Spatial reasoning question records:
---

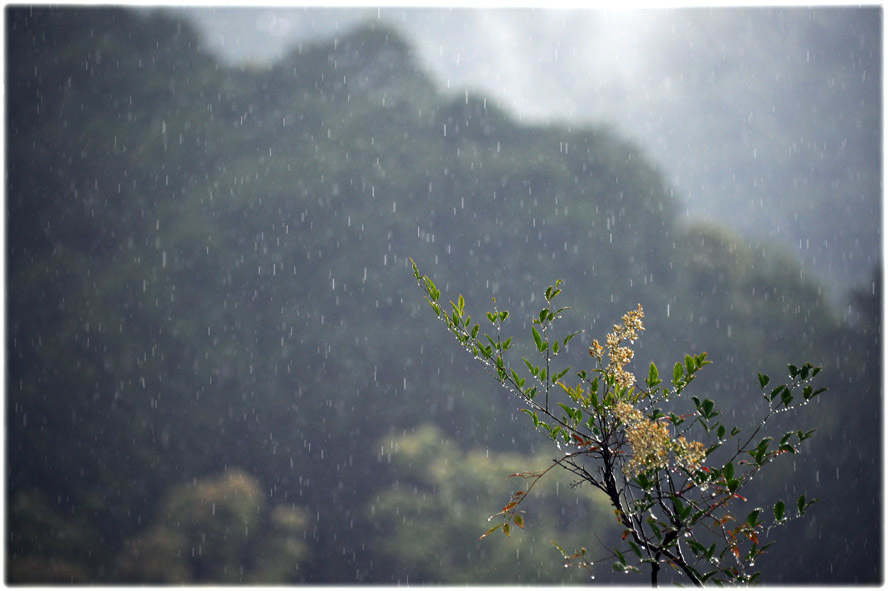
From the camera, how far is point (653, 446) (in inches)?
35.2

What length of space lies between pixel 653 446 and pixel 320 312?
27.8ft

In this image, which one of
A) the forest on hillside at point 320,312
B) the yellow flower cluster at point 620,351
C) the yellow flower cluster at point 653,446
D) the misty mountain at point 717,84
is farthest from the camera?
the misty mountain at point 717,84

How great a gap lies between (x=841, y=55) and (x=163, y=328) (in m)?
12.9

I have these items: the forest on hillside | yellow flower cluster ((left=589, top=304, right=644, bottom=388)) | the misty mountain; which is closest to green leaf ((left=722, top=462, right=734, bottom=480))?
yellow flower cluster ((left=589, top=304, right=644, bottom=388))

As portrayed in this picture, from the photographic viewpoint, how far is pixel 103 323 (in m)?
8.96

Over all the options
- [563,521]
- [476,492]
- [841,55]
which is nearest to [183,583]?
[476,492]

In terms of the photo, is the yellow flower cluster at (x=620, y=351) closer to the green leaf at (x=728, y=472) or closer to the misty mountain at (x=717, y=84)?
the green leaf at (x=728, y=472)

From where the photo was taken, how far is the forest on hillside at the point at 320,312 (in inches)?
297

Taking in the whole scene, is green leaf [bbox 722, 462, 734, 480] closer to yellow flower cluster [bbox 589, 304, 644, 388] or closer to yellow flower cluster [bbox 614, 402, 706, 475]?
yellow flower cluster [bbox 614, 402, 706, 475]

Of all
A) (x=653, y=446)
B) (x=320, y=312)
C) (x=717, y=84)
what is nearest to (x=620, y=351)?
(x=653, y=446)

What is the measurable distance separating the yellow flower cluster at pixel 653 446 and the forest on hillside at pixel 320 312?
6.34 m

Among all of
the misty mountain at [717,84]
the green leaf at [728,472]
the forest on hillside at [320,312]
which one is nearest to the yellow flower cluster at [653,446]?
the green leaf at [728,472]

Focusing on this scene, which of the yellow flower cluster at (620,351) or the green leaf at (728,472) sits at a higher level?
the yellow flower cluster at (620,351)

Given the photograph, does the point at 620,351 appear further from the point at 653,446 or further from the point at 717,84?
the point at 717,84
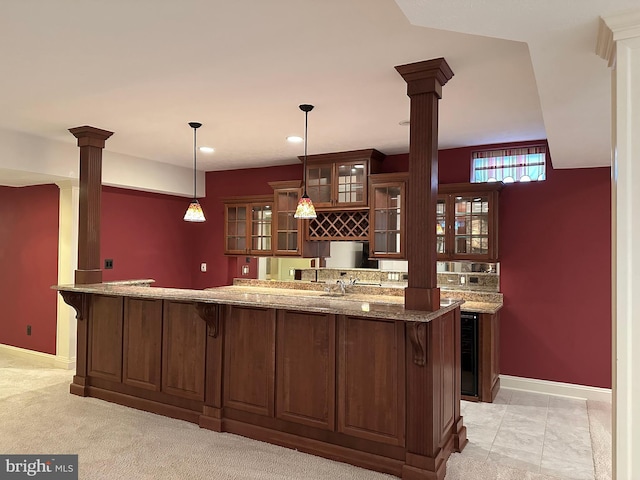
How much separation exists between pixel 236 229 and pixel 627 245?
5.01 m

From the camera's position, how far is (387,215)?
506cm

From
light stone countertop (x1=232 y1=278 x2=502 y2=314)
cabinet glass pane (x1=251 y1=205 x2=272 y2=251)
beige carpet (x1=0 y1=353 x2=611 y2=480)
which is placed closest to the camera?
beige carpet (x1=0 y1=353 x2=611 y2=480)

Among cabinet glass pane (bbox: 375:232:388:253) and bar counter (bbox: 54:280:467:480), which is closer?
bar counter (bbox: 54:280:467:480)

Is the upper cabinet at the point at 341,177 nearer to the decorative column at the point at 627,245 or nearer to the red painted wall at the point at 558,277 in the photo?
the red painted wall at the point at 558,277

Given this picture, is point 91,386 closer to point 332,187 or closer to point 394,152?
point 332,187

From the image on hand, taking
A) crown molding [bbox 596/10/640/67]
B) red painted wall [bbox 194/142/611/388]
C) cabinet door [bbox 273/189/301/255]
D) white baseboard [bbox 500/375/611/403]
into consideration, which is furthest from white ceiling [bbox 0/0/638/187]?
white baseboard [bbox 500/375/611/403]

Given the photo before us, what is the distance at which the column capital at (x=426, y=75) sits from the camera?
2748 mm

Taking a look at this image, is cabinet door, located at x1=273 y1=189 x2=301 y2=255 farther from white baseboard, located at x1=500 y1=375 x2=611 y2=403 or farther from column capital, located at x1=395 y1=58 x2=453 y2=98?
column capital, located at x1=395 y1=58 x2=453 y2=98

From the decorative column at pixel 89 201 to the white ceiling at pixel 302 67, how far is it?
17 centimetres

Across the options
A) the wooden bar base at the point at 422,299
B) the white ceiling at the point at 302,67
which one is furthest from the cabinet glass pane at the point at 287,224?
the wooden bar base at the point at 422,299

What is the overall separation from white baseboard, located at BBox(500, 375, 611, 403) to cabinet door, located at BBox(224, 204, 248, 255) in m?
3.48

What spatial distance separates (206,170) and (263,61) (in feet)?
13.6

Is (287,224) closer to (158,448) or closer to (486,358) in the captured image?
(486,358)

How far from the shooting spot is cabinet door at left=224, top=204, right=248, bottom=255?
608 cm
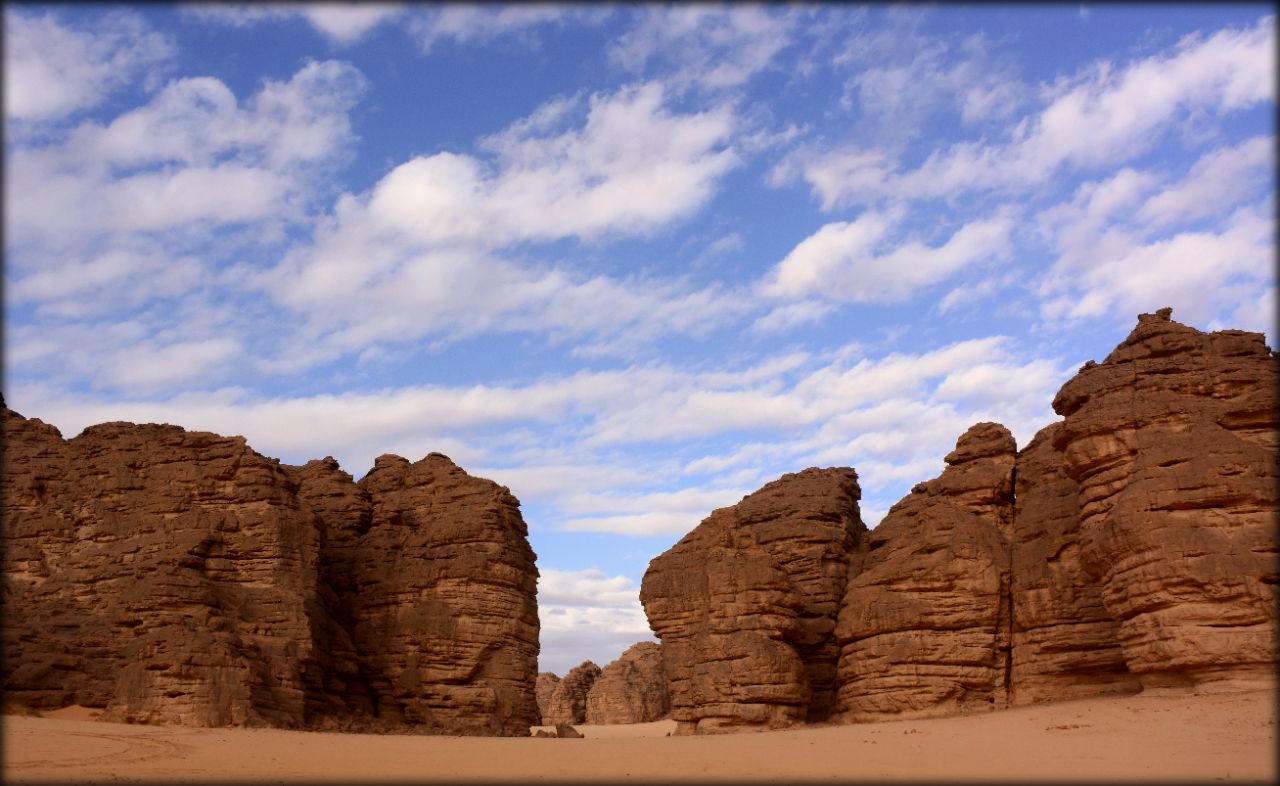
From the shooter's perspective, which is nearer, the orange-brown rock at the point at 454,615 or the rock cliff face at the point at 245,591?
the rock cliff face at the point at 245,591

---

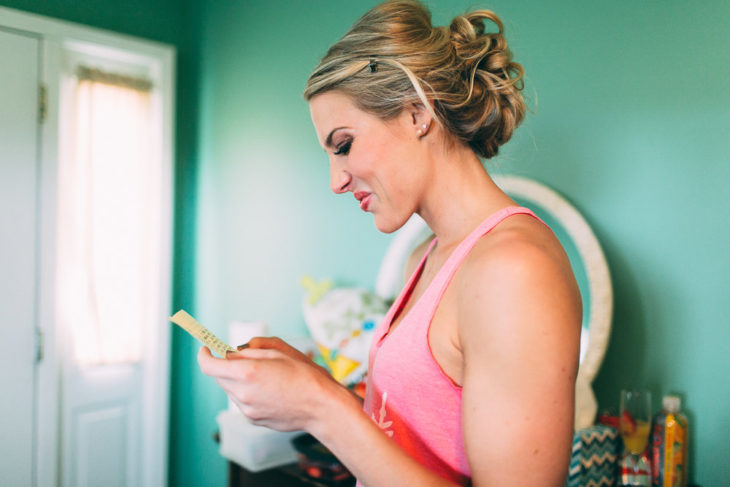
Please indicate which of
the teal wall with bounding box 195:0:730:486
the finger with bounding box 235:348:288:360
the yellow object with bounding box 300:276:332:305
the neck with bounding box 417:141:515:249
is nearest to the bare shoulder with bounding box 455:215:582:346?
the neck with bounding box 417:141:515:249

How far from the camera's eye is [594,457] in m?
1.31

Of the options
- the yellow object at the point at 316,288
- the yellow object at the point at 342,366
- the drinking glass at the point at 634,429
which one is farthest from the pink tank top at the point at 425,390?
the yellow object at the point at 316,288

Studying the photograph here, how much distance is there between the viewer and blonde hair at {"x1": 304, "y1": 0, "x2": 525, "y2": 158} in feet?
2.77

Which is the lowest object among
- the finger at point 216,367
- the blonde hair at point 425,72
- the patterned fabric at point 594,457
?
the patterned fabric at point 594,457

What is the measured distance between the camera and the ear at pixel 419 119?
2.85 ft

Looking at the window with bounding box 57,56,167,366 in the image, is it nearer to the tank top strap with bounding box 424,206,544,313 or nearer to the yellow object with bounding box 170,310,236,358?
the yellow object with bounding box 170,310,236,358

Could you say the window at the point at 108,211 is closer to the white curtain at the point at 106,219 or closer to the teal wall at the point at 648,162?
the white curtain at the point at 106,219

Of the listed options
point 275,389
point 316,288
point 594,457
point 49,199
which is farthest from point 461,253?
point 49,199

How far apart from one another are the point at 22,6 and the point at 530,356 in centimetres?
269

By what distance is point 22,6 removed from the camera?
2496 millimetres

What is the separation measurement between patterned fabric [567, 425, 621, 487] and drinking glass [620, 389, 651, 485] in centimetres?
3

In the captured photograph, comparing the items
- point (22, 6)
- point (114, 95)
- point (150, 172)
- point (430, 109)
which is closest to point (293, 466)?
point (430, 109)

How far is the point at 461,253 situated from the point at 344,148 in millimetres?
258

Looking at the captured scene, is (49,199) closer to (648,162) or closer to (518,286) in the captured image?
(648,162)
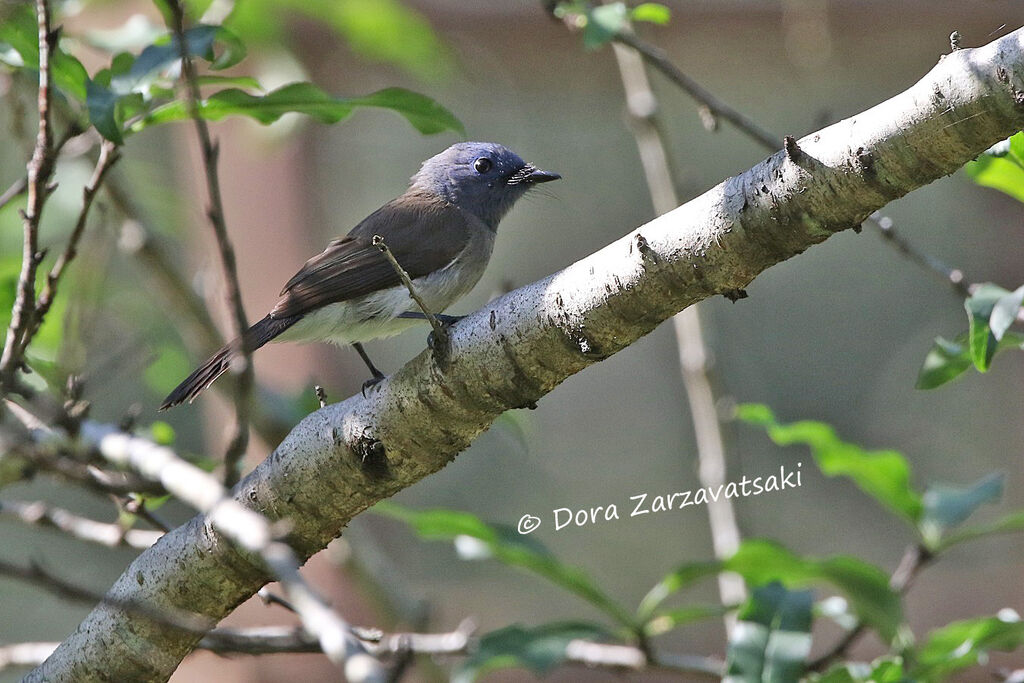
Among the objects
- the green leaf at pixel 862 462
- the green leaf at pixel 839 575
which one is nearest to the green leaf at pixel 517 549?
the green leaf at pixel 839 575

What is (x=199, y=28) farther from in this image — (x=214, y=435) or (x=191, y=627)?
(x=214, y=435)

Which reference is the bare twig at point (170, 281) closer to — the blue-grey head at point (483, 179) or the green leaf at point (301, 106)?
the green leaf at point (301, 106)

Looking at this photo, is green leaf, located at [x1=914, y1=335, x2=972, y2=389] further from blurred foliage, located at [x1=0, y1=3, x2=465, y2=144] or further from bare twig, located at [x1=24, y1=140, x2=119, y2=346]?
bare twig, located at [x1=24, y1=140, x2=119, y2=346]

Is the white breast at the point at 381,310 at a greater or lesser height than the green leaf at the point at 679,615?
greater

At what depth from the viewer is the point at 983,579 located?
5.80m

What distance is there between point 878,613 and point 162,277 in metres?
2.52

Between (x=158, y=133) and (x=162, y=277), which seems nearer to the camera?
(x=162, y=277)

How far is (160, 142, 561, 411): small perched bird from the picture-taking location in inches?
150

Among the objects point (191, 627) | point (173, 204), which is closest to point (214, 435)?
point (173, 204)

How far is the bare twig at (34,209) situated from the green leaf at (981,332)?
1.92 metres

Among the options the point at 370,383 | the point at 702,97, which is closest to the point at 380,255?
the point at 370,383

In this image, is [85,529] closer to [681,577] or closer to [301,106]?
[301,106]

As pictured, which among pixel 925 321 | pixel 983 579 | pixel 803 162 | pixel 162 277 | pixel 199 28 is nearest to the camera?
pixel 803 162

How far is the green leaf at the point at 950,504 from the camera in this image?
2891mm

---

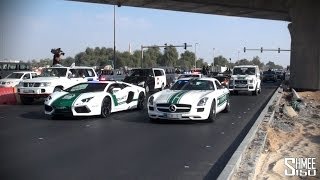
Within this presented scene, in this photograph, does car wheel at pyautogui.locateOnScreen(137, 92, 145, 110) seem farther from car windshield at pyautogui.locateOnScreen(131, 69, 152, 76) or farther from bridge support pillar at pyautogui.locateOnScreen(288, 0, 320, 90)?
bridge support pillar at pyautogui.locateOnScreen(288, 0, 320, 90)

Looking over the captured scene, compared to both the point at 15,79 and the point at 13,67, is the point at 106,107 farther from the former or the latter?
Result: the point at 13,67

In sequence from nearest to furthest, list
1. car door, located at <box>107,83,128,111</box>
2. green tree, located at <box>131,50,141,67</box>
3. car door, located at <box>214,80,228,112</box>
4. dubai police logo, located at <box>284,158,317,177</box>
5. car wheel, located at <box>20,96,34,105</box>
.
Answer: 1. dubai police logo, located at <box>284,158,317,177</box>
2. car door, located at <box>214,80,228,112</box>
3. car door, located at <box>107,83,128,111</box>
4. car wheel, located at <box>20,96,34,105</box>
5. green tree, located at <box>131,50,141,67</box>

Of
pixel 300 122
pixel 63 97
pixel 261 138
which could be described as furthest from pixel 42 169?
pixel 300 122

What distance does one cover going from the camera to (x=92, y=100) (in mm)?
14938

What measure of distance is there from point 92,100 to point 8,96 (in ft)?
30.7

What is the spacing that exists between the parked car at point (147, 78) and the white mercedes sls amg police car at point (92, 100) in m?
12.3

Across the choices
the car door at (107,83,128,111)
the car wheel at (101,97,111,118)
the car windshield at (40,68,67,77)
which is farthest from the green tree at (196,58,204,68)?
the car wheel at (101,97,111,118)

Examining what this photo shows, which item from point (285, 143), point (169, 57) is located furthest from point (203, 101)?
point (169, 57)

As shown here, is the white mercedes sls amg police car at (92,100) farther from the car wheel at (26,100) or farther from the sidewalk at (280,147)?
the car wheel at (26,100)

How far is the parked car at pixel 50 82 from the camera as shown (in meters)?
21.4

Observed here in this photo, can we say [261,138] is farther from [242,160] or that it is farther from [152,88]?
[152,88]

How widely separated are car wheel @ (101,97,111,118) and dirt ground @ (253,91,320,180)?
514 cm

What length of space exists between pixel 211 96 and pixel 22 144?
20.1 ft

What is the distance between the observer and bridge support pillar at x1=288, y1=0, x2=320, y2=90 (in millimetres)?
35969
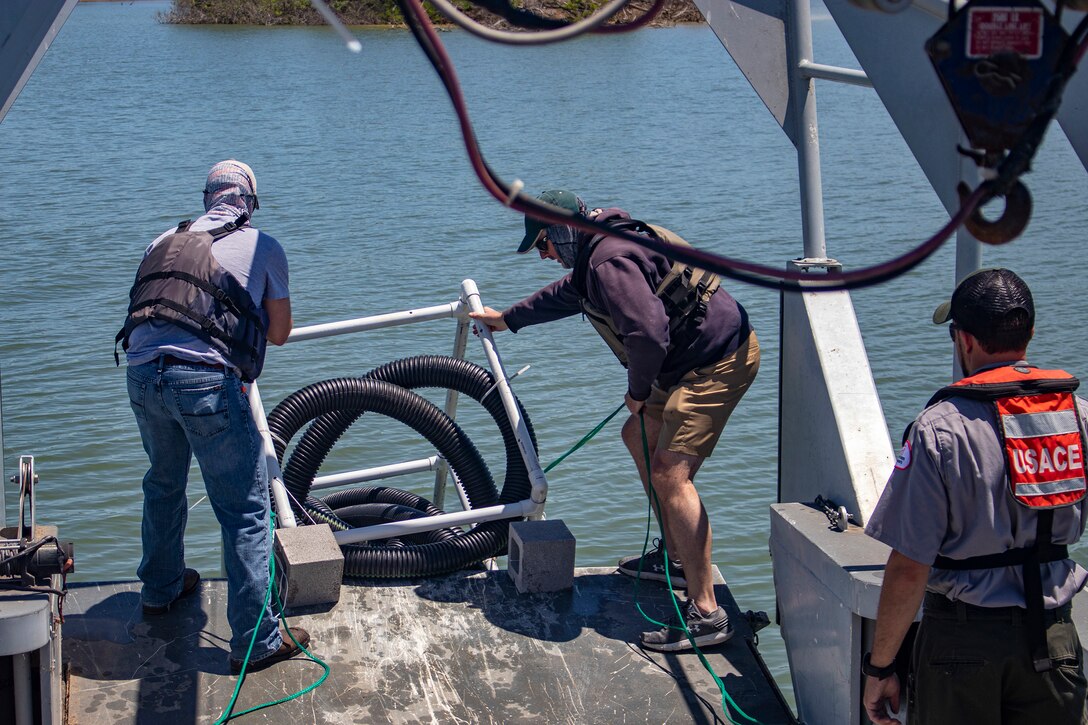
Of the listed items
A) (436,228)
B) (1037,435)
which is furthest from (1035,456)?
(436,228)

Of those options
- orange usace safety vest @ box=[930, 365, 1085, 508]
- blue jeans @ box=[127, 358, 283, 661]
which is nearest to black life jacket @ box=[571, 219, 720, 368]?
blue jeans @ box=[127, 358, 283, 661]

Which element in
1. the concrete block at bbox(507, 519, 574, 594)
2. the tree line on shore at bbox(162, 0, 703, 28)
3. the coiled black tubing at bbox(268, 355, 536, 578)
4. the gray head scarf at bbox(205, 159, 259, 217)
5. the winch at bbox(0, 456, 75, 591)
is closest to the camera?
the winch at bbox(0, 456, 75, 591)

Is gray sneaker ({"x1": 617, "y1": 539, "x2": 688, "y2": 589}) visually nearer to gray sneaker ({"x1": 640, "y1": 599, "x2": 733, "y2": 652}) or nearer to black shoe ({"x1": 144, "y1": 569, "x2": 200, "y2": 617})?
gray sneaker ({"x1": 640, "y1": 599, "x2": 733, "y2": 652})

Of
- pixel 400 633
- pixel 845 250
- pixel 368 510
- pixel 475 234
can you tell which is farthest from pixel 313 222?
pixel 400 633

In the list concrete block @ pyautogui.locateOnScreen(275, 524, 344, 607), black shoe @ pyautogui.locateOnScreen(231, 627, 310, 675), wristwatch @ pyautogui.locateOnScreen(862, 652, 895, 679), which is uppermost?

---

## [BRIEF]
Can you collect every line of the records that contains the word "much"? Case counts.

## [THE SOLUTION]
How much separation exists between pixel 236 229 and pixel 627 245?
Studying the photograph here, how much distance is there between the viewer and blonde hair at {"x1": 304, "y1": 0, "x2": 525, "y2": 158} in feet?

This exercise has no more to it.